# Quoted text
>>>>>

The two anti-establishment parties, the 5-Star Movement and League, had abandoned plans to jointly take power at the weekend after the president blocked their proposed cabinet lineup.

President Sergio Mattarella’s veto of 81-year-old eurosceptic Paolo Savona as economy minister appeared to tip the country back toward repeat elections and triggered a dramatic speculative attack on Italian financial markets.

The parties are now trying to find “a point of compromise on another name” for the economy ministry, said the source close to 5-Star, the single-biggest party in the new parliament.

However, League leader Matteo Salvini, whose party is surging in opinion polls, appeared to throw cold water on that idea, saying Italy should return to an election as soon as possible.

“The earlier we vote the better because it’s the best way to get out of this quagmire and confusion,” Salvini told reporters.

He said, though, that an election at the end of July would be “disruptive” for Italians for reasons he did not explain. He invited Mattarella to make the first move, saying he should “explain to us how we can get out of this situation”.

Any breakthrough deal between the president and 5-Star/League would ease uncertainty but might still usher in a coalition determined to ramp up spending in the heavily indebted nation and push for a revision of European Union and euro-zone fiscal rules.

In the event of continued stalemate, Italy will go back to elections, with most major parties calling for the president to dissolve parliament and hold a vote as soon as July 29.

A new opinion poll showed the League, which argues that fiscal rules governing the euro zone are “enslaving” Italians, would boost its share of the vote to a quarter, from around 17 percent on March 4.

The IPSOS poll, in the Corriere della Sera newspaper, showed support for the League’s would-be coalition partner, the 5-Star Movement, steady at about 32.6 percent — implying a much more comfortable majority if the pair were to try again to govern.

That prospect has rocked financial markets, with the euro sinking to multi-month lows on fears that snap elections would lead to a eurosceptic government in Rome.

Italian government bonds, which suffered one of its most dramatic speculative attacks in years on Tuesday, found some support from local investors on Wednesday.

The yield on 10-year bonds edged away from four-year highs and two-year yields, the focus of earlier attacks, also fell.

<<<<<

# Given records
>>>>>

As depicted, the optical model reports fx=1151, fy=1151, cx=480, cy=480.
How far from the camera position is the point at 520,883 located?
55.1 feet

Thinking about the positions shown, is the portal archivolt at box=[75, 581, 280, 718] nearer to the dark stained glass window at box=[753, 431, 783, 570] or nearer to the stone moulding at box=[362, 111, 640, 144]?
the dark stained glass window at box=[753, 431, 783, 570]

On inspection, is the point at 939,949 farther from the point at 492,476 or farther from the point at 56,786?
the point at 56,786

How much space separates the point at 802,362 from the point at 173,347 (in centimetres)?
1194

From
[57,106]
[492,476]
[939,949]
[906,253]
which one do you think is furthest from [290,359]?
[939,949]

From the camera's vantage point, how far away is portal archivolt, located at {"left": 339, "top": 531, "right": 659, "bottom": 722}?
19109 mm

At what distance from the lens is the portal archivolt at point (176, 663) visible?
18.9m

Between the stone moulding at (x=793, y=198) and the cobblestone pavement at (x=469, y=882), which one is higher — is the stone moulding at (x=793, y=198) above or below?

<<<<<

# What to work on
A – Retype everything in the article from "The IPSOS poll, in" down to "investors on Wednesday.".
B – Echo the rows, everything from the line containing "Thinking about the" down to the final row, with both ends included.
The rows are unrelated to the article.

# Answer list
A –
The IPSOS poll, in the Corriere della Sera newspaper, showed support for the League’s would-be coalition partner, the 5-Star Movement, steady at about 32.6 percent — implying a much more comfortable majority if the pair were to try again to govern.

That prospect has rocked financial markets, with the euro sinking to multi-month lows on fears that snap elections would lead to a eurosceptic government in Rome.

Italian government bonds, which suffered one of its most dramatic speculative attacks in years on Tuesday, found some support from local investors on Wednesday.

B –
Thinking about the positions shown, is the portal archivolt at box=[75, 581, 280, 718] nearer to the dark stained glass window at box=[753, 431, 783, 570] or nearer to the stone moulding at box=[362, 111, 640, 144]?
the dark stained glass window at box=[753, 431, 783, 570]

On inspection, is the point at 939,949 farther from the point at 492,476 or farther from the point at 56,786?
the point at 56,786

How much space separates the point at 802,362 from the point at 173,347 (in centimetres)?
1194

From
[57,106]
[492,476]
[939,949]
[906,253]
which one do you think is furthest from [290,359]?
[939,949]

From the camera's vantage point, how far away is portal archivolt, located at {"left": 339, "top": 531, "right": 659, "bottom": 722}?
19109 mm

At what distance from the lens is the portal archivolt at point (176, 663) visible?
18.9m

Between the stone moulding at (x=793, y=198) and the cobblestone pavement at (x=469, y=882), which one is higher — is the stone moulding at (x=793, y=198) above or below?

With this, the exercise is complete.